- To do
Count the items below that contain the word "FORD", and state only that number.

- The records

---+---

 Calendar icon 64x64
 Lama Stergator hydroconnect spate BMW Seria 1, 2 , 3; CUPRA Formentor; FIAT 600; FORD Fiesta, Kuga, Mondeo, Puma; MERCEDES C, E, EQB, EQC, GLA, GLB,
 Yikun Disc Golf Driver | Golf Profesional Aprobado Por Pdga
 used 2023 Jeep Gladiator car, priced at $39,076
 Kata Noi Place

---+---

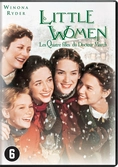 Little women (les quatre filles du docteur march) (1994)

---+---

- Output for this task
1